The Goldsmiths-shortlisted author of Never Was on transness as “a tussle with history”.

By Ellys Woodhouse

Never Was (Cipher Press) is the second novel by H Gareth Gavin. The author was born in Birmingham, but now lives in Manchester, where he works at Manchester University’s Centre for New Writing and teaches a course on trans theory. Never Was has been nominated for the 2023 Goldsmiths Prize.

In the novel, Daniel emerges from an afterparty that refuses to dwindle, and finds Fin sat on the clifftops. Daniel seems to know Fin, and thinks Fin is famous or something – though things have blurred since that last line of ketamine. All that seems certain is that Daniel must tell Fin a story. In hazy and semi-lucid recollections, Daniel describes a childhood of McDonalds and plural George Michaels, a salt-miner father and an unwelcome arrival to their lopsided house. Their conversation takes place in the Never Was – a land formed of disappointments and dreams that never came to be – and as Daniel comes to understand why they are there, the novel’s form disintegrates, and their story retreats to margins and footnotes. In this fracturing fantasy party land, a past life in a post-industrial Northern town and the spaces between, truth seems to collapse – and Gavin asks what can emerge from the rubble.

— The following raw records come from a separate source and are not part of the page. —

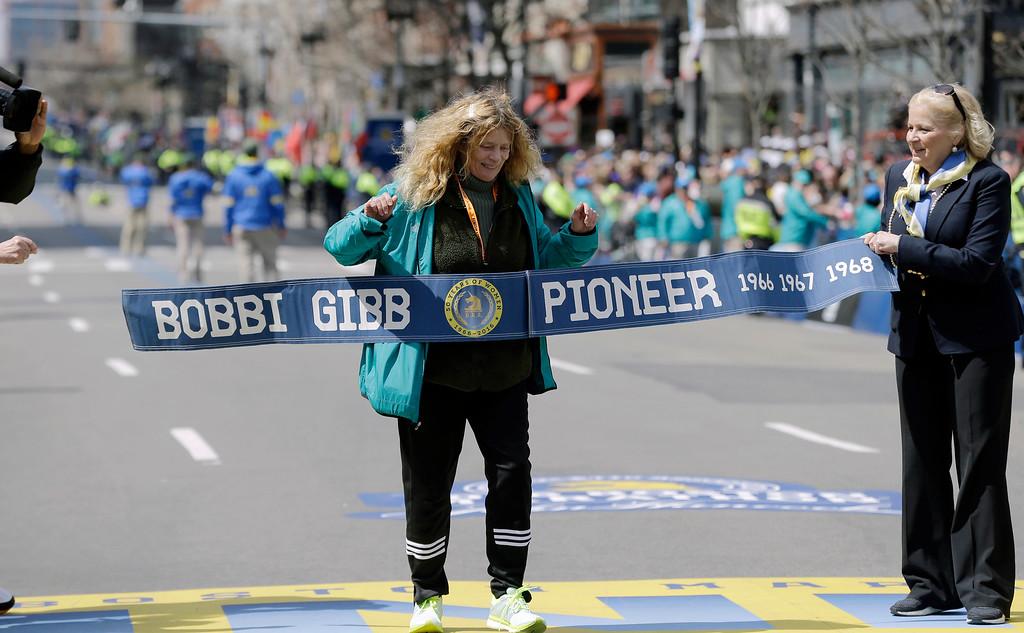 . Bobbi Gibb, first woman to run the Boston Marathon in 1966, crosses the finish line for photographers duirng the 120th Boston Marathon on Monday, April 18, 2016, in Boston. (AP Photo/Elise Amendola)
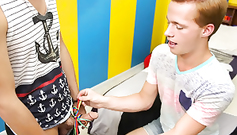 Cute gay is tying boyfriend's dick with bow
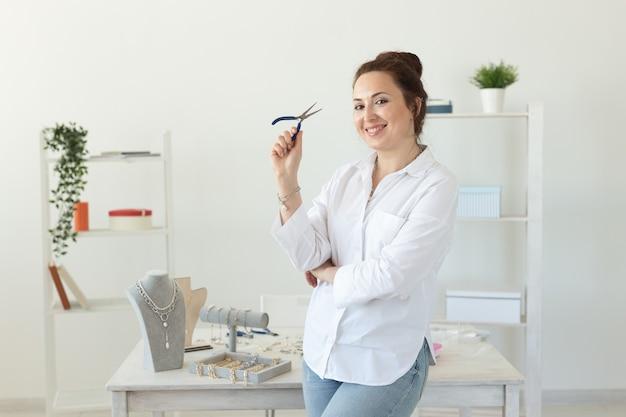 Urocza młoda, entuzjastyczna kaukaska kobieta, siedząc przy biurku i robiąca piękną niepowtarzalną biżuterię pojęcie hobby i przyjemnej pracy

Ellys Woodhouse: The Goldsmiths Prize was set up to reward fiction that “breaks the mould or extends the possibilities of the novel form”. What can an “innovative” approach offer the reader (and writer) that a more conventional novel might not? 

H Gareth Gavin: In its early, emergent form, the novel was a collision of modes and genres. Somewhere along the way, the urge to divide and categorise took hold, which is a story that interestingly parallels that of gender and sexuality in modernity. The Goldsmiths Prize is a reminder of the form’s mutability. I’m not sure, though, that there is necessarily a strict opposition between innovation and convention; innovation is always an interpretation of available conventions, which is, I think, also the pleasure of it. But maybe I say this because, at the same time as I am fascinated by the experimental, I’m often deeply attached to what gets designated “mainstream”. I tend to be drawn towards the queerness of the mainstream, rather than queerness that is oppositional to it. Hence the significance of George Michael in Never Was.

Much of the novel is told through dialogue: what is said and unsaid, what we project onto others. How do you consider voice in your fiction?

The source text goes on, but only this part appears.